> _Stated task_
Lay out the listing lines below as a Markdown table with the columns Row and Line. Cover only the lines from the one containing "Studying the photograph" through the end of the listing, both ends included, and leave out blank lines.

- - - - - - -

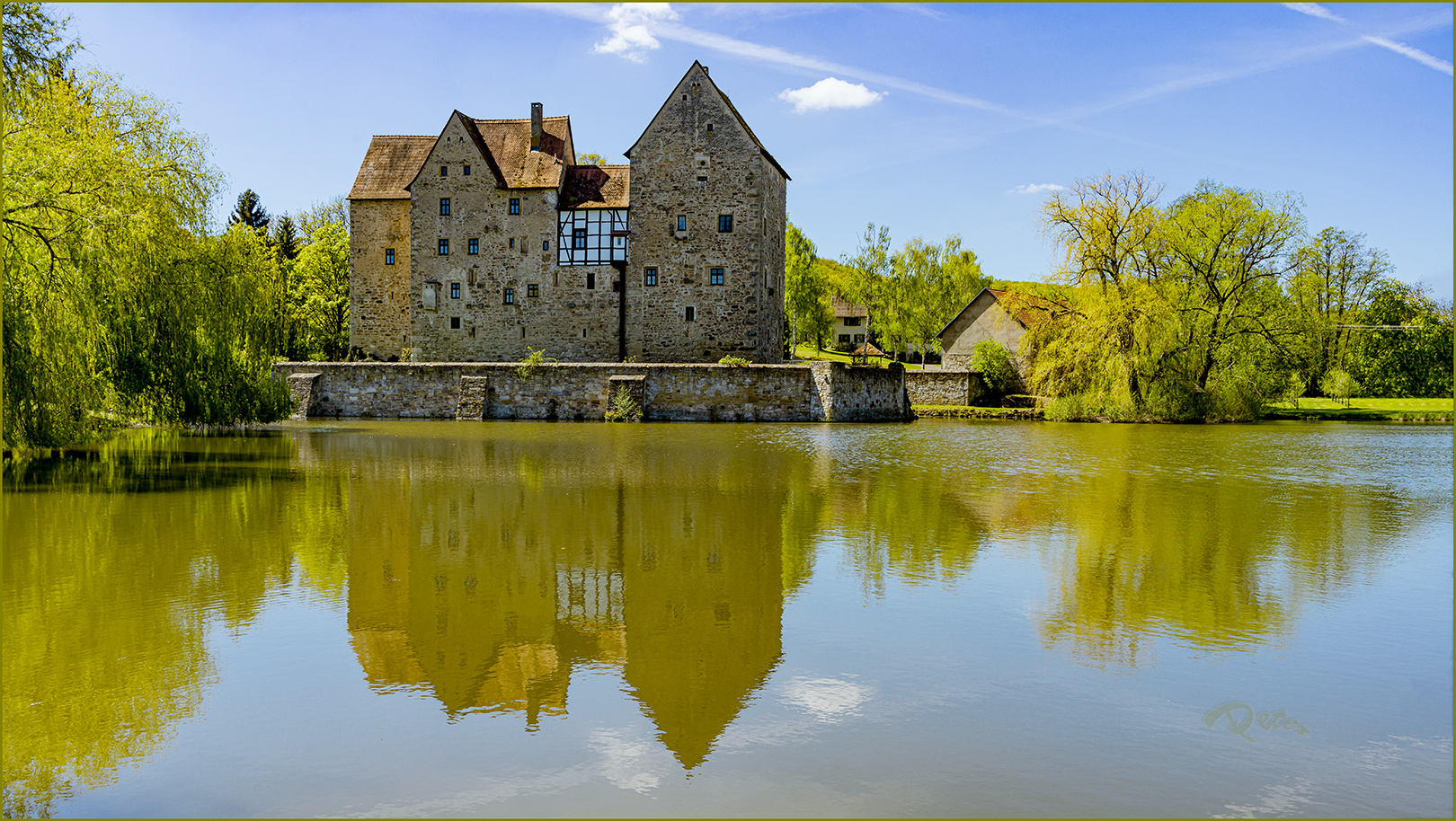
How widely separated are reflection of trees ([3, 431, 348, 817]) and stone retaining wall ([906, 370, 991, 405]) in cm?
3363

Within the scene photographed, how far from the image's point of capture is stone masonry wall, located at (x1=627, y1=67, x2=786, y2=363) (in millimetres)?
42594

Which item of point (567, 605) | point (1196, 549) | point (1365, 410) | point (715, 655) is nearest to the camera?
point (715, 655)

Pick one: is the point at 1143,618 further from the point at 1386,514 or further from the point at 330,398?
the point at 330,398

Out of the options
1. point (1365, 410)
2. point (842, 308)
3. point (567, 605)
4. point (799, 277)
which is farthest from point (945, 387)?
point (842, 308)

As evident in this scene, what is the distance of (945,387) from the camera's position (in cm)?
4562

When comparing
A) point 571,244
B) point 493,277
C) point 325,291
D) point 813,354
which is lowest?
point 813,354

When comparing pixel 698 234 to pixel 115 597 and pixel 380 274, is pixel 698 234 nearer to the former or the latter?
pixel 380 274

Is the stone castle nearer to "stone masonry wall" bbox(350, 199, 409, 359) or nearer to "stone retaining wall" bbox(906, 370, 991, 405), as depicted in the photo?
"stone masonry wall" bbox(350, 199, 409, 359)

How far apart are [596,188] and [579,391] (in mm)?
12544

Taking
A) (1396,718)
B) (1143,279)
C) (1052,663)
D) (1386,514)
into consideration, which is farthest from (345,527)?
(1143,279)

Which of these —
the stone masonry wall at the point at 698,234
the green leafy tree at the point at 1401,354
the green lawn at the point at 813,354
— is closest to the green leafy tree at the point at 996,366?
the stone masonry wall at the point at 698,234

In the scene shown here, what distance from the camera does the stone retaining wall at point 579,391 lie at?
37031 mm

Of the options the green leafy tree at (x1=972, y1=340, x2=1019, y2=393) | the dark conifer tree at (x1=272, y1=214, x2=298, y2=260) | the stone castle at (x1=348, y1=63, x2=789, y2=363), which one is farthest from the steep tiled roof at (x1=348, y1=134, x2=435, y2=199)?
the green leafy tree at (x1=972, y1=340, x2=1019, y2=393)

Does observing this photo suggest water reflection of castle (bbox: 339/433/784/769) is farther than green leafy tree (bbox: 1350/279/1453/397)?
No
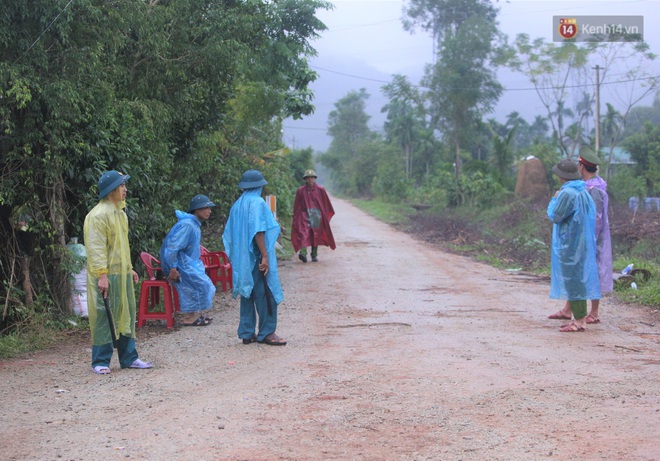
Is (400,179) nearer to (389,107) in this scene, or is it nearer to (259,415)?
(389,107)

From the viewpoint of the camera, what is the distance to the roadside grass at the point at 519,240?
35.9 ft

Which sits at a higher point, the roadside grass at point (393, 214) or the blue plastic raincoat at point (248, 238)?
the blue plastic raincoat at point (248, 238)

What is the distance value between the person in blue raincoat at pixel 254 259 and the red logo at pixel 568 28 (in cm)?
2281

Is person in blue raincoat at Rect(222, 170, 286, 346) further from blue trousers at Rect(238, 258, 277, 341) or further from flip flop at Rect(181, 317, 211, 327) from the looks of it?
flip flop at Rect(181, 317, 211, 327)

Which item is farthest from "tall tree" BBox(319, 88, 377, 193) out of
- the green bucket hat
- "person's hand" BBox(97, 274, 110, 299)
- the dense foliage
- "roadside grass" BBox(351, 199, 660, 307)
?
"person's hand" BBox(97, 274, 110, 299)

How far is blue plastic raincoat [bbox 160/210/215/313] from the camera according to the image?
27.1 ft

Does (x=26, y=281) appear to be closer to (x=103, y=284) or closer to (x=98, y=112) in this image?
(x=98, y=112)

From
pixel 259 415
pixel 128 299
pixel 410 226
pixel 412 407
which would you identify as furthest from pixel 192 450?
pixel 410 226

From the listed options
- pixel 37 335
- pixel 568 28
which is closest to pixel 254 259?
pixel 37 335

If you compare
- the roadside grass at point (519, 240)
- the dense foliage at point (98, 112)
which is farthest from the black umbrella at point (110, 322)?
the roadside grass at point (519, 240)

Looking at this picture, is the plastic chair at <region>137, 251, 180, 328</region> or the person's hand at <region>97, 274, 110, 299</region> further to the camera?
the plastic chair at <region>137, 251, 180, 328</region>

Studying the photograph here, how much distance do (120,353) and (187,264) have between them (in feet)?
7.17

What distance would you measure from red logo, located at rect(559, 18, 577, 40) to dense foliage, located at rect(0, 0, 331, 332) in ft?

- - - - - - -

> _Result for this task_
| Row | Line |
|---|---|
| 1 | Studying the photograph here, how much distance do (120,353) and (187,264) have between them (in feet)? |
| 2 | 7.17 |
| 3 | What distance would you measure from red logo, located at rect(559, 18, 577, 40) to dense foliage, located at rect(0, 0, 331, 332) in ft? |